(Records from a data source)
━━━━━━━━
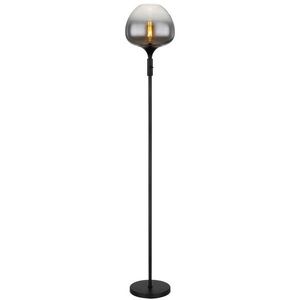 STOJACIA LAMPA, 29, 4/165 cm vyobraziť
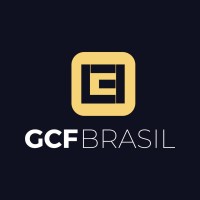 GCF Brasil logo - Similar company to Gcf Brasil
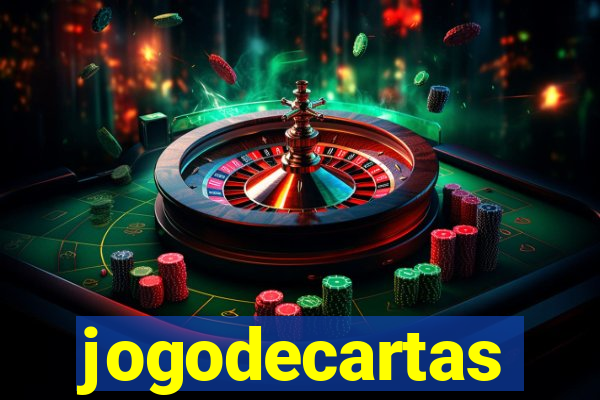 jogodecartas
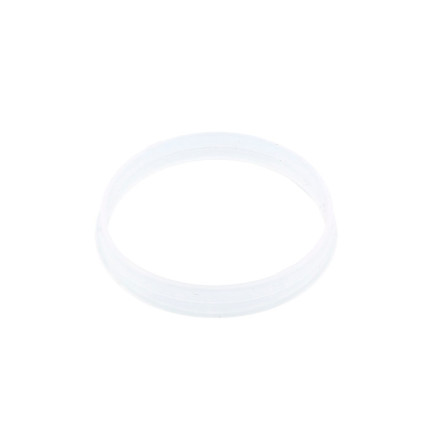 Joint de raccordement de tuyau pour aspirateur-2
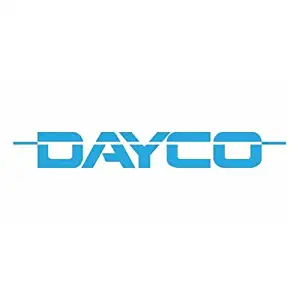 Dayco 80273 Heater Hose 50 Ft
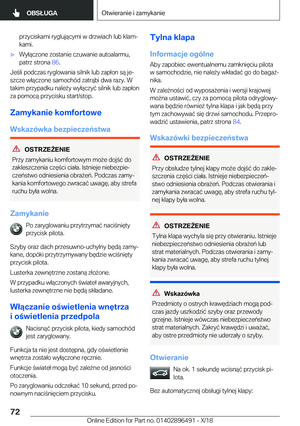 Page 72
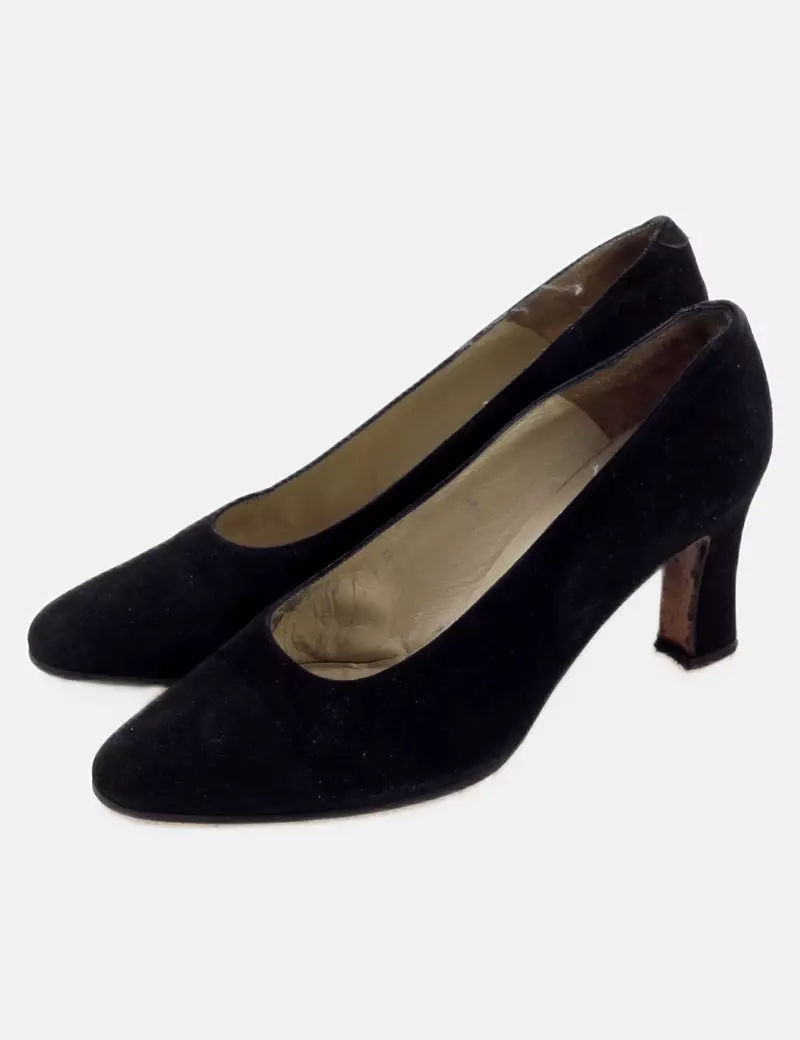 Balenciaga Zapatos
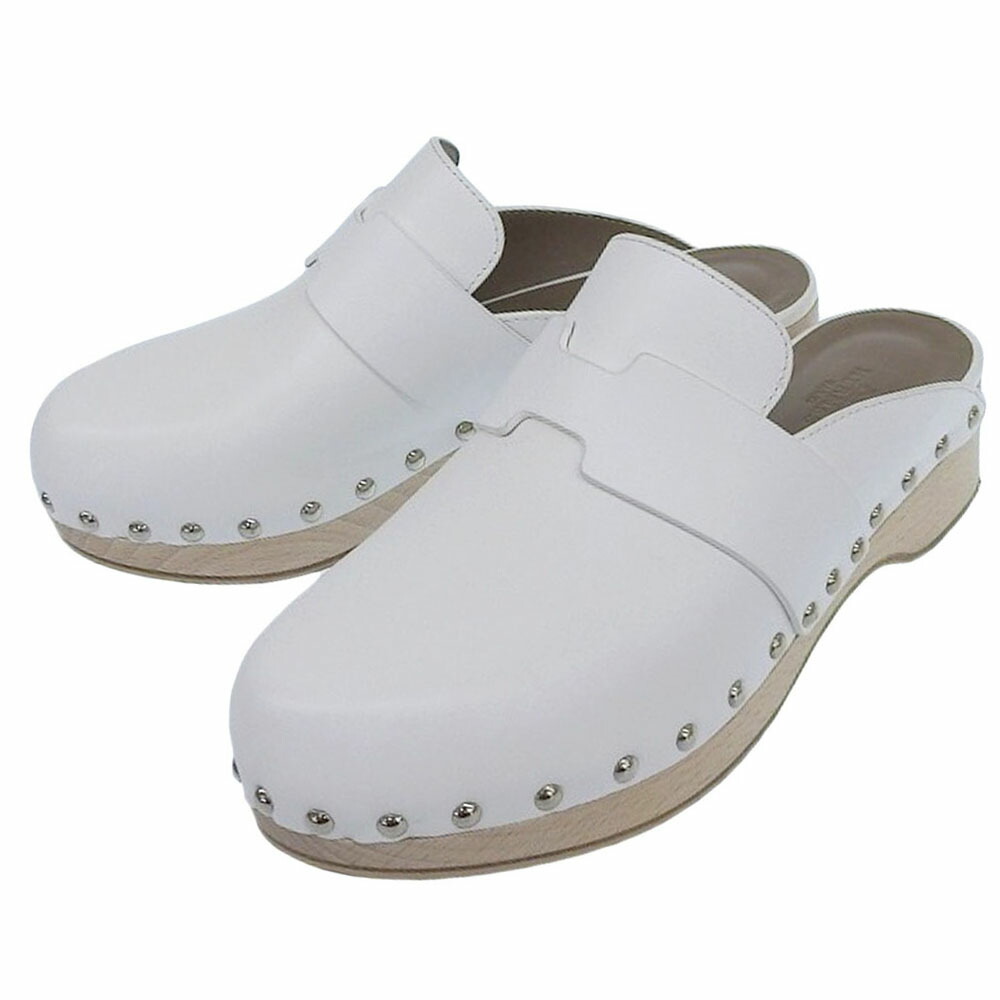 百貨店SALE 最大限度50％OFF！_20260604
━━━━━━━━
EXERCISE PROMPT:
Reproduce every line of the data above word for word, leaving out the pictures.

TASK ANSWER:
 STOJACIA LAMPA, 29, 4/165 cm vyobraziť
 GCF Brasil logo - Similar company to Gcf Brasil
 jogodecartas
 Joint de raccordement de tuyau pour aspirateur-2
 Dayco 80273 Heater Hose 50 Ft
 Page 72
 Balenciaga Zapatos
 百貨店SALE 最大限度50％OFF！_20260604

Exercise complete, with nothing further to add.